(Supplied data Opens)

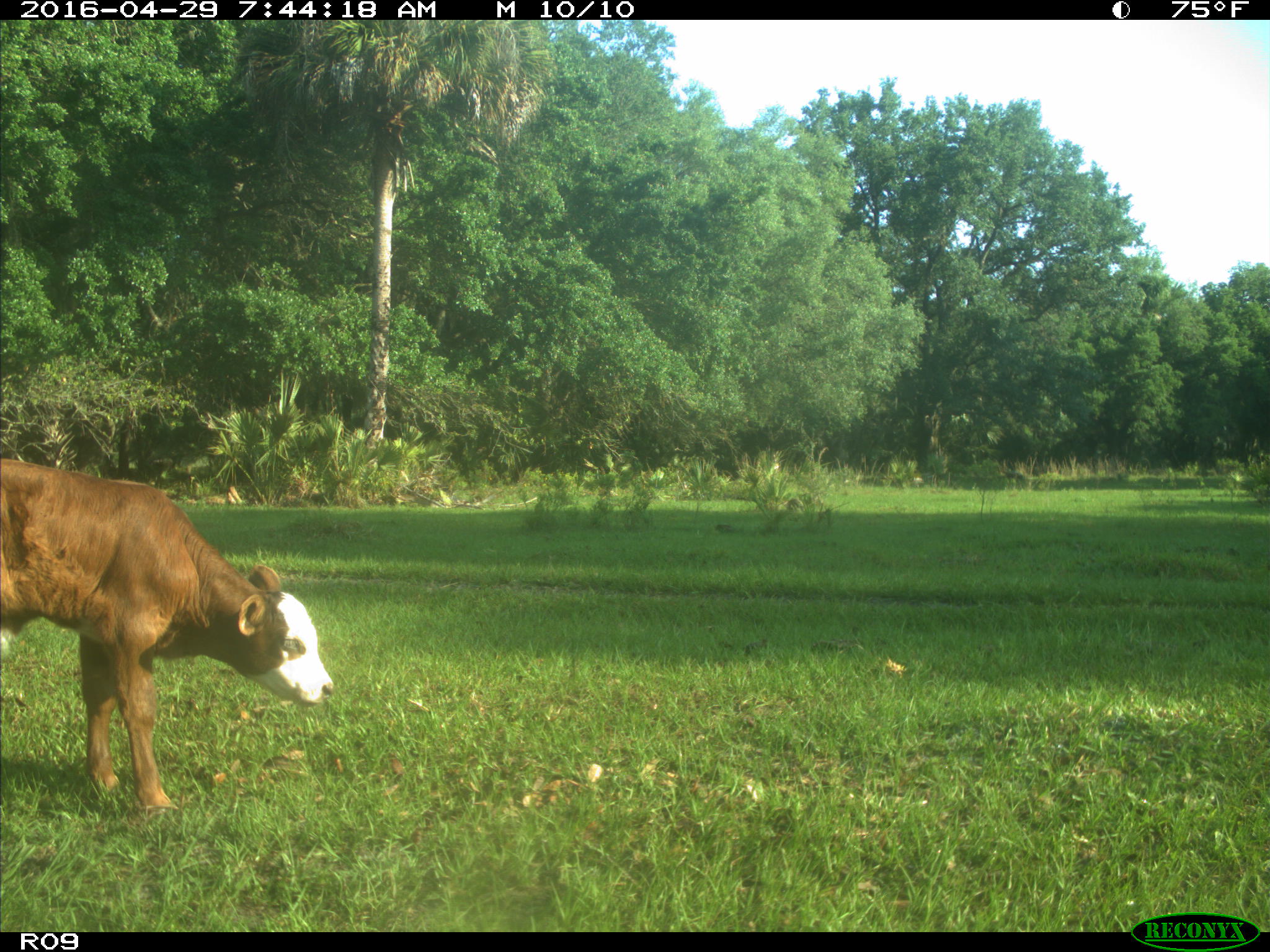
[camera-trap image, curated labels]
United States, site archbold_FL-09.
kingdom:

(Supplied data Closes)

Exercise goal: All of the data above should be quoted exactly, except for the pictures.

Answer to this problem:
[camera-trap image, curated labels]
United States, site archbold_FL-09.
kingdom:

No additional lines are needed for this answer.